Publié par - 1 décembre 2023

Catégorie(s): Cinéma, Sorties DVD/BR/Livres

Réunis par Carlotta Films dans un coffret nommé La Trilogie de la route, trois films de Wim Wenders (Alice dans les villes, Faux mouvement et Au fil du temps) trouvent enfin une édition à hauteur de leurs qualités. Les trois œuvres bénéficient d’une restauration qui mérite une attention particulière puisque les films, tournés avec des moyens divers, n’ont pas été dénaturés, bien au contraire, par le transfert en haute définition. Ce qui n’est pas une surprise dans le cas présent puisque Carlotta Films se caractérise par un sérieux éditorial qui jamais ne se dément. À ce titre, les compléments qui accompagnent les films (entretiens avec Wenders, commentaire de l’auteur, courts-métrages ou encore des scènes coupées) enrichissent avec bonheur l’ensemble et contenteront amplement la soif d’informations qui anime généralement le cinéphile.

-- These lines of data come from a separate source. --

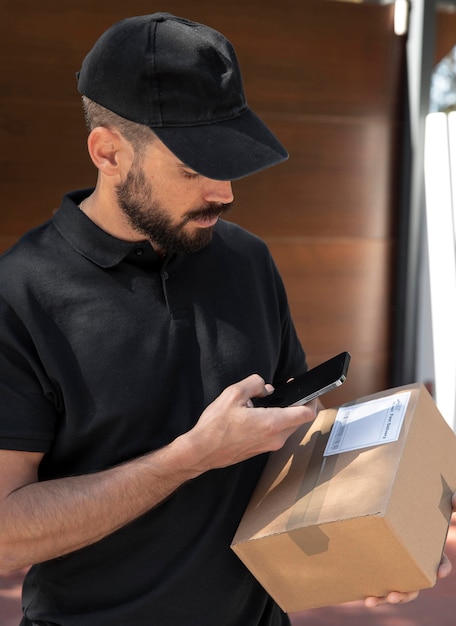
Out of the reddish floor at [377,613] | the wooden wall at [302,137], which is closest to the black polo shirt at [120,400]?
the reddish floor at [377,613]

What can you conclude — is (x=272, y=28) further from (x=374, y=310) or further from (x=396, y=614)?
(x=396, y=614)

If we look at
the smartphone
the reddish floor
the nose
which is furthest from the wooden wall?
the smartphone

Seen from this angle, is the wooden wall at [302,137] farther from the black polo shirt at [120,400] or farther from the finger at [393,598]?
the finger at [393,598]

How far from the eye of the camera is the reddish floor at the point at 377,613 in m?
2.84

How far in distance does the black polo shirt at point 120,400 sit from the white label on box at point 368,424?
0.15 m

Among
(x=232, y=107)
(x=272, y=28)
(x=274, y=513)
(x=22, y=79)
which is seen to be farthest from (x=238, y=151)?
(x=272, y=28)

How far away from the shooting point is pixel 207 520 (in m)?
1.27

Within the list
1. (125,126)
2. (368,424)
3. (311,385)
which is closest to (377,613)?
(368,424)

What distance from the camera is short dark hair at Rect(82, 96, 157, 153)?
4.03 feet

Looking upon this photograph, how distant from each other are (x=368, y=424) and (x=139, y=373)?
1.11ft

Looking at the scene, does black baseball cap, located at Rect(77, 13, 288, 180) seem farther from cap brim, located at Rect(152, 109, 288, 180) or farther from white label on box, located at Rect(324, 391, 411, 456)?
white label on box, located at Rect(324, 391, 411, 456)

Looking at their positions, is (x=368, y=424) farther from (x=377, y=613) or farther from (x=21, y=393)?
(x=377, y=613)

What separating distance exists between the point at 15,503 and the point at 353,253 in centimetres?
315

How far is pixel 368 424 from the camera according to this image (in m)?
1.28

La bien nommée Trilogie de la route en question regroupe donc, nous l’avons dit, trois films réalisés sur trois années : Alice dans les villes est sorti sur les écrans en 1974, Faux mouvement en 1975 et Au fil du temps en 1976. Le coffret encourage, dès son nom, à imaginer quelques enjeux intentionnels associés à une notion très cinématographique (même s’il ne faudrait surtout pas réduire ce phénomène au seul cinéma), le road-movie. Le terme road-movie désigne une thématique qui s’élabore autour de la question du déplacement à travers l’espace et le temps. Ainsi, le road-movie, devient une problématique que de nombreux genres peuvent s’approprier (Westerns, mélodrames,  films d’aventure, films de guerre, films criminels, etc.). Dès lors qu’une intrigue suppose une quelconque itinérance, une iconographie propre aux récits de la route est convoquée pour marquer et identifier les étapes significatives du récit.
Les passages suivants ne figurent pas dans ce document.